>>>>>

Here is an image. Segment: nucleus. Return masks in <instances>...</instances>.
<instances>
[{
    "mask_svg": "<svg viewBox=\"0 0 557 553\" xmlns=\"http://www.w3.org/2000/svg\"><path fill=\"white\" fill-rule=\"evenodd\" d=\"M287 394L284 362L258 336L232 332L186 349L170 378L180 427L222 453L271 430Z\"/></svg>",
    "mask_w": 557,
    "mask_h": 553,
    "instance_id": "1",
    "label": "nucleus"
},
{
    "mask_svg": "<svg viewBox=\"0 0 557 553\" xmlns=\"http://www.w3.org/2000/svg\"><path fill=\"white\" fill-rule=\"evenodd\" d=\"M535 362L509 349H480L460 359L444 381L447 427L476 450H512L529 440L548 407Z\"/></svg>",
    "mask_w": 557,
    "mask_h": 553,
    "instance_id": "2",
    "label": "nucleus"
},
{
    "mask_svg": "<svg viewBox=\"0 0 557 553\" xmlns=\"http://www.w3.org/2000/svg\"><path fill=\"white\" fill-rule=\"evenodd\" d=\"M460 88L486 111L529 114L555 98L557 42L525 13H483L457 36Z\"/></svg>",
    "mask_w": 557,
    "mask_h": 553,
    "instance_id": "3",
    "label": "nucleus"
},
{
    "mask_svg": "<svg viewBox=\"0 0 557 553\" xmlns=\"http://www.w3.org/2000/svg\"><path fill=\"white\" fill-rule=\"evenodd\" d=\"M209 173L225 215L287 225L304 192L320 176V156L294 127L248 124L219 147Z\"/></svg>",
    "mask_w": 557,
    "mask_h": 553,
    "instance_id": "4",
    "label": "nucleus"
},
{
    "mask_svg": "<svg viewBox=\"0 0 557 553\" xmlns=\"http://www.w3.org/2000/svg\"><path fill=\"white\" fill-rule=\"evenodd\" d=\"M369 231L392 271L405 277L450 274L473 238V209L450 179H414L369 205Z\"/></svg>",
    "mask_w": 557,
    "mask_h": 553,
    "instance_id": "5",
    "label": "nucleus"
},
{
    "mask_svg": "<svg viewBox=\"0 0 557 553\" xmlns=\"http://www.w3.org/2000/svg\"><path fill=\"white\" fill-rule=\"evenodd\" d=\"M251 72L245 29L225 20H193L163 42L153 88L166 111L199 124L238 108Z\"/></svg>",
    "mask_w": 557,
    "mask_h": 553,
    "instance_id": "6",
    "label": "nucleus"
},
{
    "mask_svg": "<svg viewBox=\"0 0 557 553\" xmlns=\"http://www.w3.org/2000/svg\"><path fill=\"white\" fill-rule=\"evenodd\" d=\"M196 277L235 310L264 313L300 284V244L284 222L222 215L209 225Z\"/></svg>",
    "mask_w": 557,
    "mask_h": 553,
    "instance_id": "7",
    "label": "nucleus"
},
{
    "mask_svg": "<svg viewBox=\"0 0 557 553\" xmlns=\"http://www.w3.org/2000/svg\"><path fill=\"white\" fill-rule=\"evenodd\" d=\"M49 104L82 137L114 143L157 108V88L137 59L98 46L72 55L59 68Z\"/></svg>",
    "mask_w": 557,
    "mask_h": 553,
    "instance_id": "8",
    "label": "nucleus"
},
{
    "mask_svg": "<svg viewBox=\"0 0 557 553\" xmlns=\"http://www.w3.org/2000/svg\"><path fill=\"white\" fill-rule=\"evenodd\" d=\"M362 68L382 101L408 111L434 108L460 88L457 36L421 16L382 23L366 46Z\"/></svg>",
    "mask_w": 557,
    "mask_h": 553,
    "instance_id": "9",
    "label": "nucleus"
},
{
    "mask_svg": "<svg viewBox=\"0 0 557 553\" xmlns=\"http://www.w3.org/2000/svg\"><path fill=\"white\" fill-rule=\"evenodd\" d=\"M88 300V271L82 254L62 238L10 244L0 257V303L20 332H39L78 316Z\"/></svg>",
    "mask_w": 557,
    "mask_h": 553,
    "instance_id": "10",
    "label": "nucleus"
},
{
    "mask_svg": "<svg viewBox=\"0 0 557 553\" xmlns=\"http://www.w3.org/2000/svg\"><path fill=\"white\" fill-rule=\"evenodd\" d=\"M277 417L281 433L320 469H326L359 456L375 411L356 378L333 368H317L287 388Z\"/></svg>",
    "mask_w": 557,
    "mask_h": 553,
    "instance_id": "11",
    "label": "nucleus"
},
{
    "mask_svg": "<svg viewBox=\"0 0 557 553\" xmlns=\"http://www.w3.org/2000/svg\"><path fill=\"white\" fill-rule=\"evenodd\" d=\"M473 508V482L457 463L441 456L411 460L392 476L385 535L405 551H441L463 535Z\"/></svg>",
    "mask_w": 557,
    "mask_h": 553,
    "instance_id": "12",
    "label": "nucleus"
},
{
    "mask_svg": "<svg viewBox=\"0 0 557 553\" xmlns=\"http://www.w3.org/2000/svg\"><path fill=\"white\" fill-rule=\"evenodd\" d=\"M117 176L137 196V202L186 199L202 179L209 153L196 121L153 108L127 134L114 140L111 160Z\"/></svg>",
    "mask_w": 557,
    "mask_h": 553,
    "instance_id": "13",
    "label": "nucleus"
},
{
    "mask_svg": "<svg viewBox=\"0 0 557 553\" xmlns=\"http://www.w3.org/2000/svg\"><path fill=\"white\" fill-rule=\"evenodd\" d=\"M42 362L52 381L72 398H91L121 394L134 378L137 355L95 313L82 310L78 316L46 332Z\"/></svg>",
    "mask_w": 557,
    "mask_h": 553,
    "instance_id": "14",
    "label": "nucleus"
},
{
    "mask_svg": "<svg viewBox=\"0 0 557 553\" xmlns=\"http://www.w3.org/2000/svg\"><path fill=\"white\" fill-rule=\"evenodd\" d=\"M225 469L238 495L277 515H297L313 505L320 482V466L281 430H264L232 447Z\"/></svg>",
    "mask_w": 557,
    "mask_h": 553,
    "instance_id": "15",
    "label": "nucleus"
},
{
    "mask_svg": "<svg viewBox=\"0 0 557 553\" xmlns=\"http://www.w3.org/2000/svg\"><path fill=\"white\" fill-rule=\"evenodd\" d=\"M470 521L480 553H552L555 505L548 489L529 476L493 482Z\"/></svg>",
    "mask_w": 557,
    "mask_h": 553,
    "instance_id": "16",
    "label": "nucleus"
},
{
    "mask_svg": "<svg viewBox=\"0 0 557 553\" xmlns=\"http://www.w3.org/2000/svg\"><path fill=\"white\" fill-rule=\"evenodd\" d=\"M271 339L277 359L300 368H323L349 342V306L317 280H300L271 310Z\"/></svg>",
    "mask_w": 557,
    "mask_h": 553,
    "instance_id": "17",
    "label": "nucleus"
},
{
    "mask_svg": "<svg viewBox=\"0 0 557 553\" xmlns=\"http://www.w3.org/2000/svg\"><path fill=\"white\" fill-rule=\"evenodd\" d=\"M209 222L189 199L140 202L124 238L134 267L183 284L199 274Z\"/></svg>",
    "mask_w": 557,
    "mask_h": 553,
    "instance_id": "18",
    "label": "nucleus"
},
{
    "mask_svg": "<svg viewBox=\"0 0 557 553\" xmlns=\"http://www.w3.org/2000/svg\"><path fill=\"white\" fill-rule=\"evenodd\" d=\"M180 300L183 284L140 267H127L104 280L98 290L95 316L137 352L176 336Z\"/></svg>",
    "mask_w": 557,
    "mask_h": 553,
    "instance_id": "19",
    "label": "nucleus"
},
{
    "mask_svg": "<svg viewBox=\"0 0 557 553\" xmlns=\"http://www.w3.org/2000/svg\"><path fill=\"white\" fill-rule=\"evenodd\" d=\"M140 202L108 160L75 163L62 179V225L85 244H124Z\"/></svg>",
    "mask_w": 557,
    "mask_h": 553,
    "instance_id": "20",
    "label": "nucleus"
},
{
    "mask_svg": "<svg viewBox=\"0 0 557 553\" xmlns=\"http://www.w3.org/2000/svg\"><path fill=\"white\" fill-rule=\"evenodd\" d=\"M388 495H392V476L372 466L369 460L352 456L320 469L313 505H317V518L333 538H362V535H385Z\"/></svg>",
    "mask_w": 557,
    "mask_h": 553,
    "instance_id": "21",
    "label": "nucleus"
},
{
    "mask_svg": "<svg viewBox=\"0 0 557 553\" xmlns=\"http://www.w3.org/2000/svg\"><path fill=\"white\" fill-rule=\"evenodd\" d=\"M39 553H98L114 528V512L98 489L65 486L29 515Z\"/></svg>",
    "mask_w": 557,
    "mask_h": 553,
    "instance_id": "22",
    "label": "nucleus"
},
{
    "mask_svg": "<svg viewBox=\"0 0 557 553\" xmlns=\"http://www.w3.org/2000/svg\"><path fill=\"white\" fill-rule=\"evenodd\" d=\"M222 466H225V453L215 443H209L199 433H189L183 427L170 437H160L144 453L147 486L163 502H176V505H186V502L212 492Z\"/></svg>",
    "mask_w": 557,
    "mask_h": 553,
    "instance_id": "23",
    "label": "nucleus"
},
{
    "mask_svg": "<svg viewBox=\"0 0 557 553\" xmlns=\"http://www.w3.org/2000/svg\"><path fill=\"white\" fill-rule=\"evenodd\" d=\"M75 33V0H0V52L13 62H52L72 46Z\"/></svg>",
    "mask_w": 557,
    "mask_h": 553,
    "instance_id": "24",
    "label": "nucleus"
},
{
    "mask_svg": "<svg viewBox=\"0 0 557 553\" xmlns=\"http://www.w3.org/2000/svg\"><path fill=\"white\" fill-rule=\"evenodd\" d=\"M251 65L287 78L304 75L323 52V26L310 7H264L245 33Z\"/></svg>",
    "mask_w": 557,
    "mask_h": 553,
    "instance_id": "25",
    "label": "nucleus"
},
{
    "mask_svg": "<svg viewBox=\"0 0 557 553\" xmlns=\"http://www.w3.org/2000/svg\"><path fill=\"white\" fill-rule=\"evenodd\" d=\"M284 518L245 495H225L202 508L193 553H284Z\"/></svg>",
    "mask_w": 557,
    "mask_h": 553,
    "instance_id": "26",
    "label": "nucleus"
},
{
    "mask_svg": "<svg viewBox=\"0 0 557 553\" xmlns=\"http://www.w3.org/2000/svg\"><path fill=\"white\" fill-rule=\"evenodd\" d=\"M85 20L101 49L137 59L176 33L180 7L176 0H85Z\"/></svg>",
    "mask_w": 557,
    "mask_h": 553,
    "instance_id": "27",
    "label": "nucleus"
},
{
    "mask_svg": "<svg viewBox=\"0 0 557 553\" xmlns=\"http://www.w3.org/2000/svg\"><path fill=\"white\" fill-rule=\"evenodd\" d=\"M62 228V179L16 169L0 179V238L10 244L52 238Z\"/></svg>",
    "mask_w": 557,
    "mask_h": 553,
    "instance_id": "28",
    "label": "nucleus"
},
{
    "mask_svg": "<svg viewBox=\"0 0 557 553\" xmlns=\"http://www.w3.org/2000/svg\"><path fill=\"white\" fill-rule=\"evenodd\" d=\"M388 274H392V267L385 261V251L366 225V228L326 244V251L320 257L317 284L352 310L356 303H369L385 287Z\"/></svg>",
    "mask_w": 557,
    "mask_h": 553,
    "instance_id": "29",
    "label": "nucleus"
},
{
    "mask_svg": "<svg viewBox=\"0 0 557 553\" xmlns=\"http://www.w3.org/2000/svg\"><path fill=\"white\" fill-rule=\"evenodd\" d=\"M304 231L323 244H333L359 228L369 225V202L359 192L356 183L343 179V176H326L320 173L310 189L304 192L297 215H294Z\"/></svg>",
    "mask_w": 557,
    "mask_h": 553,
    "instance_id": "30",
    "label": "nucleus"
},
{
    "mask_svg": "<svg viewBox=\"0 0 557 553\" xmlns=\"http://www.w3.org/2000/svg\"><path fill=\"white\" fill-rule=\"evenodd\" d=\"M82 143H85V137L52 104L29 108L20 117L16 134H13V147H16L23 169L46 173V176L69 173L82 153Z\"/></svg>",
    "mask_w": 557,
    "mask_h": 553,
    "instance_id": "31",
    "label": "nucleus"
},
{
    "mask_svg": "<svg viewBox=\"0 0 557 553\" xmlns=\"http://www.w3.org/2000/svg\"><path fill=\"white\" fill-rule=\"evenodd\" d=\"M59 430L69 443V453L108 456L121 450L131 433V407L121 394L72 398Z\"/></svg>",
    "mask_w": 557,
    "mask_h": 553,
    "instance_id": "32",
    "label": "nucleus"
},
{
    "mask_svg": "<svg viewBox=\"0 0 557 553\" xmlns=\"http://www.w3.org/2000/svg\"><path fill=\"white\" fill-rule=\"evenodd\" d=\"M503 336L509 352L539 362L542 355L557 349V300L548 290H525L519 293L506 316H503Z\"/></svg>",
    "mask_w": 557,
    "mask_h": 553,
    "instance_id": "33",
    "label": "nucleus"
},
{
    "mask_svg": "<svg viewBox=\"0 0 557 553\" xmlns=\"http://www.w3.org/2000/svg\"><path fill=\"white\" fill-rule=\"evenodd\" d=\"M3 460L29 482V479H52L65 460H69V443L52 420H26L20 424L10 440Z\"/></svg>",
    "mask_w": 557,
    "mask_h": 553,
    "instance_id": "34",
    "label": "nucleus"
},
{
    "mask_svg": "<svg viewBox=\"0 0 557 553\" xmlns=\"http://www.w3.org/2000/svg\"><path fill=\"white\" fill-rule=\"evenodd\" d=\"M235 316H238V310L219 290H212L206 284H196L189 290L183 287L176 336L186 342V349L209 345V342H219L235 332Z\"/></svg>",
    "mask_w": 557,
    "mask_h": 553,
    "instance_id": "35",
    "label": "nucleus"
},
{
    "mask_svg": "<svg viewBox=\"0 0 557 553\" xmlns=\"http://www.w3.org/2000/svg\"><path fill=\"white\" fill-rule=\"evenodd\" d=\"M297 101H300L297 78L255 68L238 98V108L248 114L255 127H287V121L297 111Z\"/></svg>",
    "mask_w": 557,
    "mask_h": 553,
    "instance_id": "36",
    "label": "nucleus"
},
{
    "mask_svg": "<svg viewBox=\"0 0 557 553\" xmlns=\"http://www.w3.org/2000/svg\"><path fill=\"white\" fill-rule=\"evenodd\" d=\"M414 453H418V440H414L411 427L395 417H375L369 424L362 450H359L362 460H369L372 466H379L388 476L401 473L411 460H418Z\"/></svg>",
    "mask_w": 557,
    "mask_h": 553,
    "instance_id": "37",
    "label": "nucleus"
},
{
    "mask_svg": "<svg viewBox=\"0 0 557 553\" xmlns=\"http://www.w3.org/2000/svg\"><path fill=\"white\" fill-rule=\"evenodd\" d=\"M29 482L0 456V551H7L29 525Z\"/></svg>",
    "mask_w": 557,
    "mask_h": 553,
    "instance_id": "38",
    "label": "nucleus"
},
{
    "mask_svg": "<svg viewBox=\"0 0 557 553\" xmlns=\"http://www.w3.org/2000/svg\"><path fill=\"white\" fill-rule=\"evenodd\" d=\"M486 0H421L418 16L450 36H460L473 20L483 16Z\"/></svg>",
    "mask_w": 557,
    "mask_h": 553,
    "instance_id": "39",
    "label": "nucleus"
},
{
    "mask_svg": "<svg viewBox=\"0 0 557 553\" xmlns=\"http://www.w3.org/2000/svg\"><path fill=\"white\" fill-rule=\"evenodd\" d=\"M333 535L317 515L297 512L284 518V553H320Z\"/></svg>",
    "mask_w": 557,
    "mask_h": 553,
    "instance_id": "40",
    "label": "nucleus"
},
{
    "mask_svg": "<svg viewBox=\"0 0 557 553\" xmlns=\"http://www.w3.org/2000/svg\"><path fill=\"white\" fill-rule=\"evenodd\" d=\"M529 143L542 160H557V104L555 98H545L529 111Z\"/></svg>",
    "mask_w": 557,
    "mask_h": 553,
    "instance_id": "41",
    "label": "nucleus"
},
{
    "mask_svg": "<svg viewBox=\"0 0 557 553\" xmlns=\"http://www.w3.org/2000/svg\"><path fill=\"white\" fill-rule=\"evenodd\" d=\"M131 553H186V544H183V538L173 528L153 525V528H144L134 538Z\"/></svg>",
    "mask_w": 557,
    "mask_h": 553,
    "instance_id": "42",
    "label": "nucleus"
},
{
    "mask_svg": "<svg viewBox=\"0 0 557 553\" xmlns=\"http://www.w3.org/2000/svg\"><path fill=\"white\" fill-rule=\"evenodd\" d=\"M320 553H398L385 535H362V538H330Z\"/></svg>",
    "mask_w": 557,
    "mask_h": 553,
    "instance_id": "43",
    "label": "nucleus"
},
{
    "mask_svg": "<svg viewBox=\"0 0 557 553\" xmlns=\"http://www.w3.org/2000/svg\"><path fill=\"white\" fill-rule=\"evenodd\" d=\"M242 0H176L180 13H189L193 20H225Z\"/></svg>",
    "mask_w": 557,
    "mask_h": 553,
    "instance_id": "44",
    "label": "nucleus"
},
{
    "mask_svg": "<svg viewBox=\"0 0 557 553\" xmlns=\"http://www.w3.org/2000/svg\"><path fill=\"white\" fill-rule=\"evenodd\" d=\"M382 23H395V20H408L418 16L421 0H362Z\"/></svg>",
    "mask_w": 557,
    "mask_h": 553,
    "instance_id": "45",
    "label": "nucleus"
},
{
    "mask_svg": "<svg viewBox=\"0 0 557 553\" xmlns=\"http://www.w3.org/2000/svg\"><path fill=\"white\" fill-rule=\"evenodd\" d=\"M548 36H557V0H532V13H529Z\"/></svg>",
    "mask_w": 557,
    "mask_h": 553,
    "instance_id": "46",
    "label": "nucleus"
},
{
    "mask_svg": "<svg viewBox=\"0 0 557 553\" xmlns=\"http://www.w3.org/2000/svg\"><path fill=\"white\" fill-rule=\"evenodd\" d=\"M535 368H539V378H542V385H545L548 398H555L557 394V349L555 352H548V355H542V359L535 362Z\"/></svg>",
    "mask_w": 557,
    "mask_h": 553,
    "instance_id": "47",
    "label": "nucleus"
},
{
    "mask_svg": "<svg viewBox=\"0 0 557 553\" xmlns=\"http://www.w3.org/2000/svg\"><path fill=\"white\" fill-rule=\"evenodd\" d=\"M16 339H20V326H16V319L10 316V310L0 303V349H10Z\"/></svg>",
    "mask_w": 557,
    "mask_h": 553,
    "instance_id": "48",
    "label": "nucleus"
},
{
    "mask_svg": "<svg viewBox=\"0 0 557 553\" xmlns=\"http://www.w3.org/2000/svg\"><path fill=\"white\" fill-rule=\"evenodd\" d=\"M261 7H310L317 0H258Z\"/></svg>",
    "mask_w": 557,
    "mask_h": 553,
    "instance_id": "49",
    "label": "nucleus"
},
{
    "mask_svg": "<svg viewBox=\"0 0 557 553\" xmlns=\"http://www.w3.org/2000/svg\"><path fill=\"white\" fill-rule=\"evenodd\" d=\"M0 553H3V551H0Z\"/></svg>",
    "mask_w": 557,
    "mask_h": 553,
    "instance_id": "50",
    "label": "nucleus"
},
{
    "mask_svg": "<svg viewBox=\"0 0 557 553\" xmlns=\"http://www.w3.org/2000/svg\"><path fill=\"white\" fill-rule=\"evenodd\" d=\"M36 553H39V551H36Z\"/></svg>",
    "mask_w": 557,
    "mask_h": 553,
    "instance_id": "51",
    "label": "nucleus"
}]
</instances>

<<<<<

[WHAT YOU NEED TO DO]
Rename "Segment" to "Outline" in the lines from the first line of the items through the line containing "394L284 362L258 336L232", and write out only those lines with everything else left as it is.

[RESULT OF THIS EXERCISE]
Here is an image. Outline: nucleus. Return masks in <instances>...</instances>.
<instances>
[{
    "mask_svg": "<svg viewBox=\"0 0 557 553\" xmlns=\"http://www.w3.org/2000/svg\"><path fill=\"white\" fill-rule=\"evenodd\" d=\"M287 394L284 362L258 336L232 332L186 349L170 378L180 427L222 453L271 430Z\"/></svg>",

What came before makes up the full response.